We generate 2 to 10 gb of these messages per day, and need to retain at least 30 days of them.

This is well within the type of data range that MongoDB can handle. There are several different methods of handling the 30 day retention periods. These will depend on your reporting needs. I would poke around on the groups for ideas here.

Based on the people I've worked with, this type of insert-heavy logging is one of the places where Mongo tends to be a very good fit.

0
On

I would strongly consider using something Lucene or Solr.

Lucene is built specifically for full text search and provides a ton of additional helpful features that you may find useful in your application. As a bonus, Solr is dead simple to setup and configure. (And its super fast for searching)

They do not keep a file per entry, so you shouldnt have to worry much about zillions of files.

None of the free database options specialize in full text search - dont try to force them to do what you want.

0
On

Graylog2 is an open-source log management tool that is built on top of MongoDB. I believe Loggy, a logging-as-a-service provider, also uses MongoDB as their backend store. So there are quiet a few products using MongoDB for logging.

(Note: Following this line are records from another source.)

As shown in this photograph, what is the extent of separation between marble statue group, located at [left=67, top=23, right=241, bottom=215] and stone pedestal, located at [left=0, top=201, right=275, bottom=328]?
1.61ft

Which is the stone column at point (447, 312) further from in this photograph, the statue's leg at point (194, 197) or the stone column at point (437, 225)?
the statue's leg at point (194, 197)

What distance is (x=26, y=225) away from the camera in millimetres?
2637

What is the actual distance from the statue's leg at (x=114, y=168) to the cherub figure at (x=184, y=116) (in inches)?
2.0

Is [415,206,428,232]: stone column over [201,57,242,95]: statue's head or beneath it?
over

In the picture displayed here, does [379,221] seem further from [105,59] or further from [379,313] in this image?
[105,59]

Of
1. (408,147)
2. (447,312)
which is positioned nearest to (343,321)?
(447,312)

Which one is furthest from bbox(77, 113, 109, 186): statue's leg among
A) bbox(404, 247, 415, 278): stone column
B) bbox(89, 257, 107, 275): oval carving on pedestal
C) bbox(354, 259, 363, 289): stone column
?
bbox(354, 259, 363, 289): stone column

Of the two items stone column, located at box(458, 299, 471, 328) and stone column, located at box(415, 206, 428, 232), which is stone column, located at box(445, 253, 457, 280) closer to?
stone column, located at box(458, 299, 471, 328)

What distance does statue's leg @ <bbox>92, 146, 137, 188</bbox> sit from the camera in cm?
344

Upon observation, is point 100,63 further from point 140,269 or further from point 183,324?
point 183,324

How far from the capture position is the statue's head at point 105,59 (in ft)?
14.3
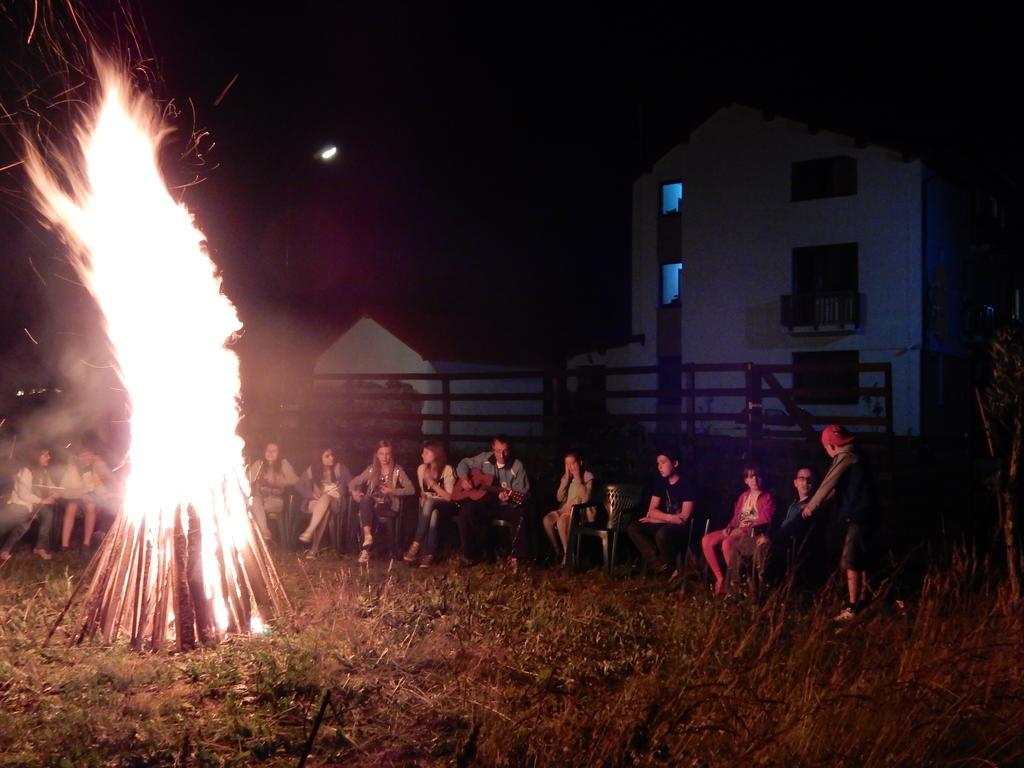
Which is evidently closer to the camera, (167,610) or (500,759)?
(500,759)

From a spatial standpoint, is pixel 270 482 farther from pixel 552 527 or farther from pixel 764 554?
pixel 764 554

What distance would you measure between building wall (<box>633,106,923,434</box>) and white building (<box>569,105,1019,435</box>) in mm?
30

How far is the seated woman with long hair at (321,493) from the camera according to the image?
10.5m

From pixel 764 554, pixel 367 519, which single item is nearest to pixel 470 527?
pixel 367 519

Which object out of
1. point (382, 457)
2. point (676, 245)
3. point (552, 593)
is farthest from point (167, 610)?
point (676, 245)

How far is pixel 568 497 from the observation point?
9695 mm

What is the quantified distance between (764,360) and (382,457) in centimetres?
1832

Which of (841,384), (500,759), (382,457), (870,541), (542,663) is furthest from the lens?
(841,384)

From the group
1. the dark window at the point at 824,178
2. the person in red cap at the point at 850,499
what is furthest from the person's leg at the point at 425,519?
the dark window at the point at 824,178

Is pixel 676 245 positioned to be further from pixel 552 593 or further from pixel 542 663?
pixel 542 663

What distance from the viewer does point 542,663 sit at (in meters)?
5.59

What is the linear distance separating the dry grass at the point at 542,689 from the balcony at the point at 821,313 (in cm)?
1932

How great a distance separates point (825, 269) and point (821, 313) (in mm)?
1282

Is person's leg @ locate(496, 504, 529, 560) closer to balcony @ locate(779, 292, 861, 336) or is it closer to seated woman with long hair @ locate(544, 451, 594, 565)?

It should be possible to store the ngrams returned by a Lucene analyzer for better text searching. Not sure about the feasibility though given the large amount of documents. What is primary reporting use case?

0
On

It seems that you would want something like mongodb full-text search server, which will enable you to search on different attributes without losing performance. You may try MongoLantern: http://sourceforge.net/projects/mongolantern/. Though it's in alpha stage but gives very best result for me for 5M records.

Let me know whether this serves your purpose.

0
On

I think you should deploy your own (intranet-wide) stack of Grafana, Logstash + ElasticSearch

When setup once you have a flexibel schema, retention and a wonderful UI for your data with Grafana.